A fews years back, SOCOM asked the assault rifle world to give them a better gun than the M4. They called this the SCAR competition, for Special operation forces Combat Assault Rifle. Clearly, the Robinson Arms, or Robarm XCR did not win; Fabrique Nationale’s aptly-named SCAR did. The FN SCAR is a fine rifle, no one’s claiming otherwise; the latest sniper support SCAR is downright gorgeous.
But the reason the SCAR was selected over the XCR is simple: the XCR never entered the competition. Robarm didn’t meet the qualifications of the competition by not supplying blank firing adapters. What is arguably one of the most innovative and impressive modern battle rifles made in the 21st century got kicked out of the game before it started for having the wrong muzzle device.
So when you look at the AR, if you were going to pick one single potential point of failure for it, you go straight to the gas system.

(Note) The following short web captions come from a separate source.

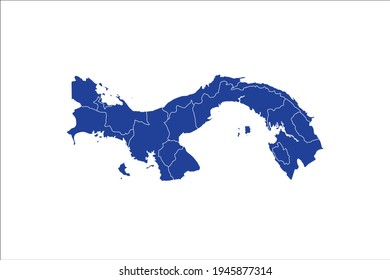Panama Map blue Color on White Backgound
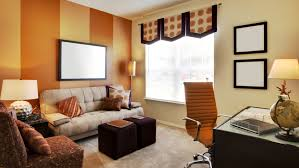 the best colors for small apartments rent com blog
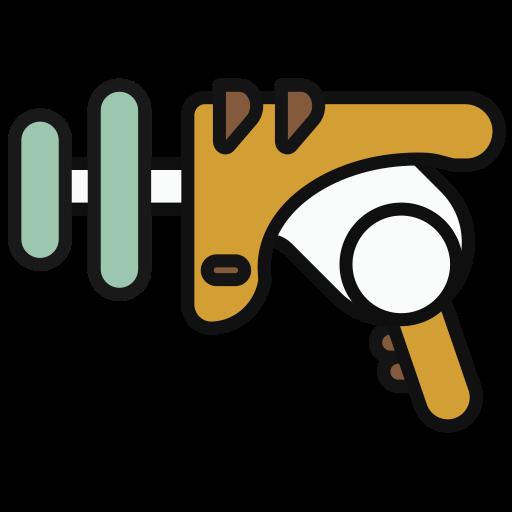 Corkscrew, Lovely, Multicolor Icon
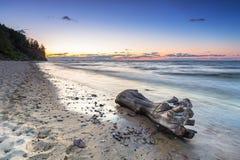 Baltic sea in Gdynia Orlowo at sunrise Stock Photos
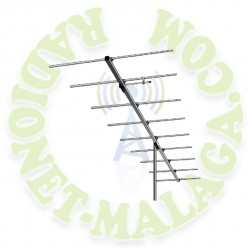 Antena directiva par VHF SIGMA9EVHF
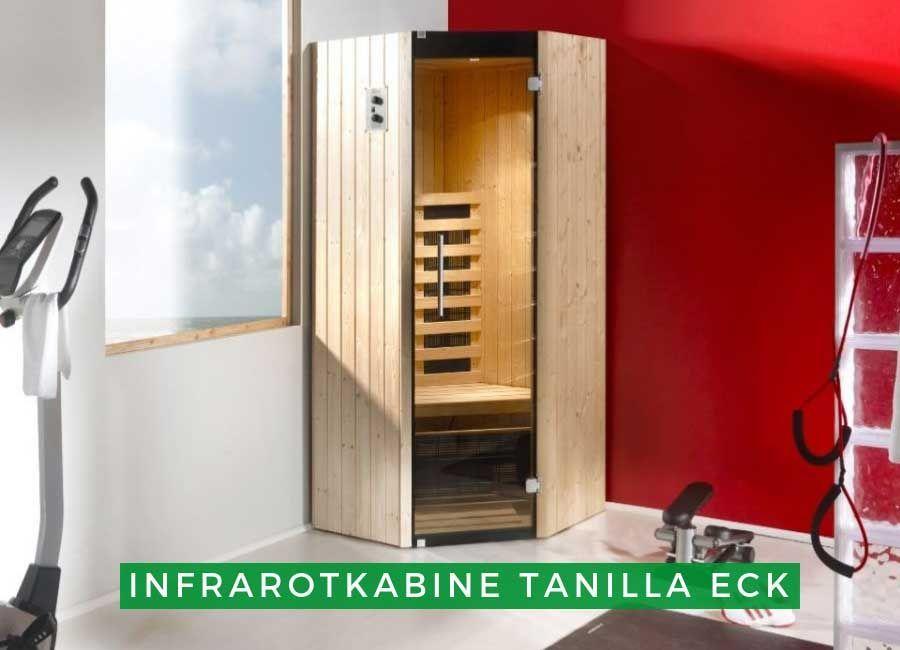 #Eck #infrarotkabine #tanilla #Türmodelle nach Hause #zuhause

This is why the SCAR uses a short-stroke gas piston. This is why pretty much all top-tier AR variants do.
When Robarm looked at gas-piston rifles, they looked at the granddaddy of them all. The rifle that has been found in mud and sand, lost for decades, still loaded, still operable. The XCR uses a long-stroke gas piston. The AK’s gas piston. And it’s been ever-so improved with an adjustable gas port.
The XCR is one of the simplist AR-patterned rifles, if you can even call it that. It just doesn’t have a lot of parts, even when you take into account the pins and trigger parts, and that’s always a good thing. Sure, it’s available in 5.56 NATO and takes STANAG magazines, but its operation and manual of arms is different to the point where it only counts as an AR insomuch as it looks a little like one. With a left-side non-reciprocating charging handle, extended barrel bolt, and no buffer tube.

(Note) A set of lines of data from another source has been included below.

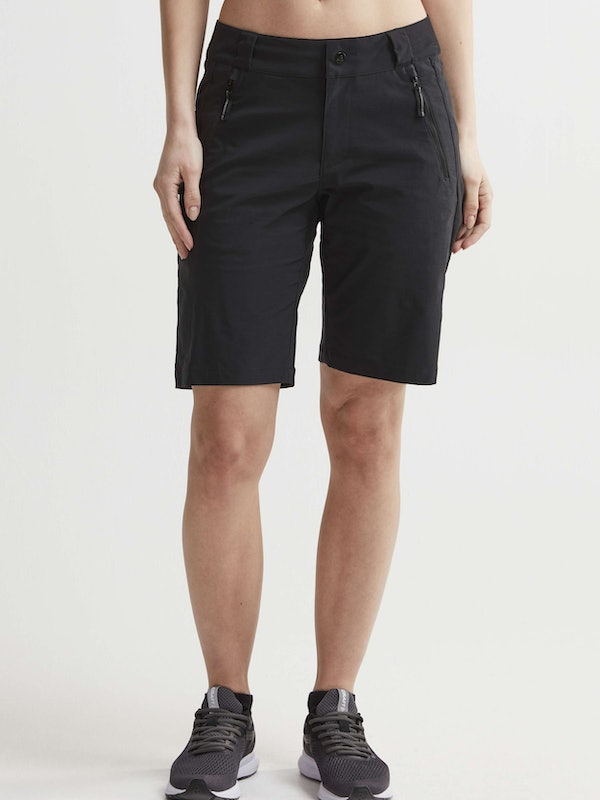 Casual Sports Shorts W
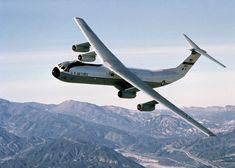 Lockheed C-141 Starlifter, military strategic airlifter. First flight 1963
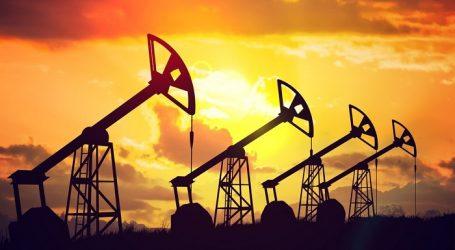 Azərbaycan neftinin qiyməti 57 dollara çatır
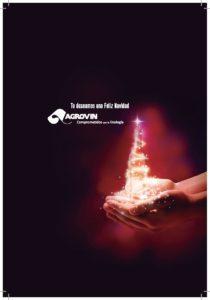Anuncio de AGROVIN - Navidad 2014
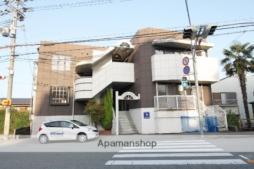 三田駅 4.0万円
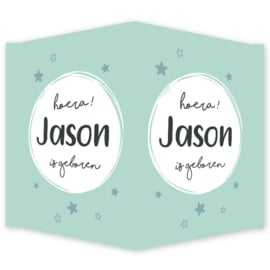 Geboortebord - Geboortebord met een cirkel en sterretjes type Jason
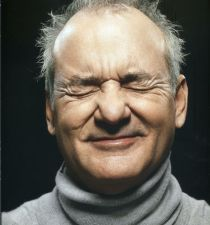 Bill Murray's picture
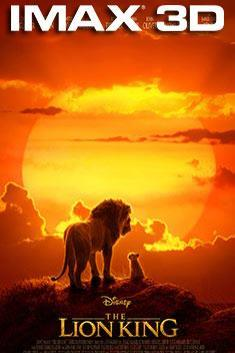 THE LION KING (IMAX-3D)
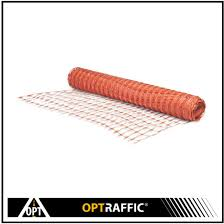 China Plastic Expanded Grid Mesh Screen T Posts Temporary Construction Fence China Temporary Construction Fence Plastic Construction Fence
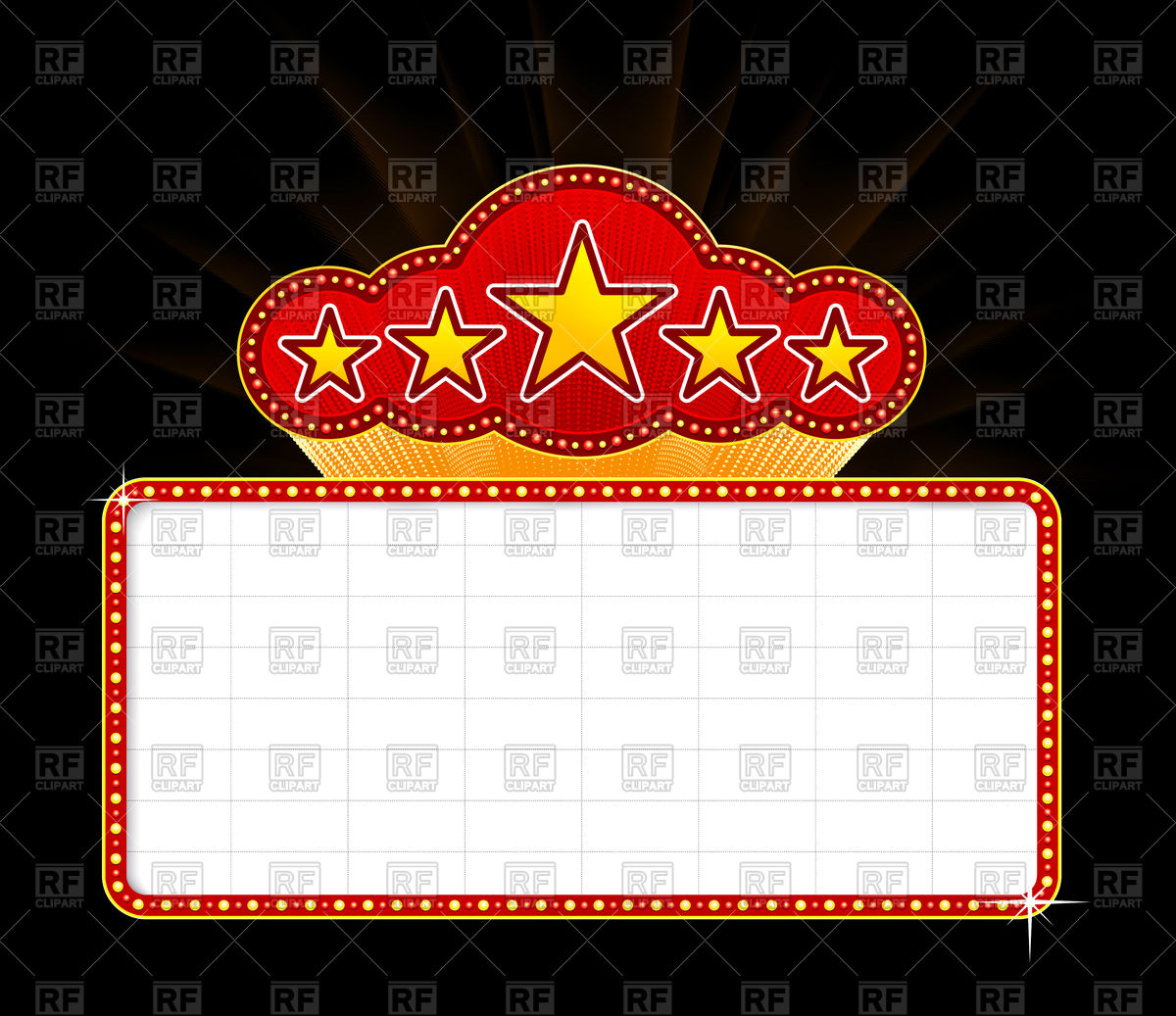 1200x1037 Blank Movie, Theater Or Casino Marquee Vector Image Vector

That’s one of the cooler things about the XCR. With no need for a buffer tube, the rifle can be used with folding stocks. The prototype used a tube-style side-folding stock, although Robarm just announced their new version which looks like a SIG stock that’s been eating right and jogging every morning, with a telescoping buttstock and adjustable cheek riser.
But it wouldn’t be a SCAR contender if it didn’t feature one thing: caliber interoperability. And this is where the XCR trumps all. It uses a barrel bolt that can be unscrewed with hand tools, and the barrel slides right out. It can be swapped by anyone in almost any condition, in no time at all. It’s currently chambered in 5.56 NATO, 6.8 Remington SPC, and 7.62x39mm, 7.62 NATO, and 5.45x39mm, and rumors about 6.5 Grendel persist, especially now that 6.5 Grendel is a SAAMI-approved chambering.
Despite being disqualified by SOCOM, Robinson Arms continues to develop the XCR. It’s now available in multiple lengths and sizes, from full-length rifle down to pistol versions, and they’re inching closer and closer to the military spotlight. It is formally one of the contenders to replace the Army’s M4s, and we can’t really find any problems with that.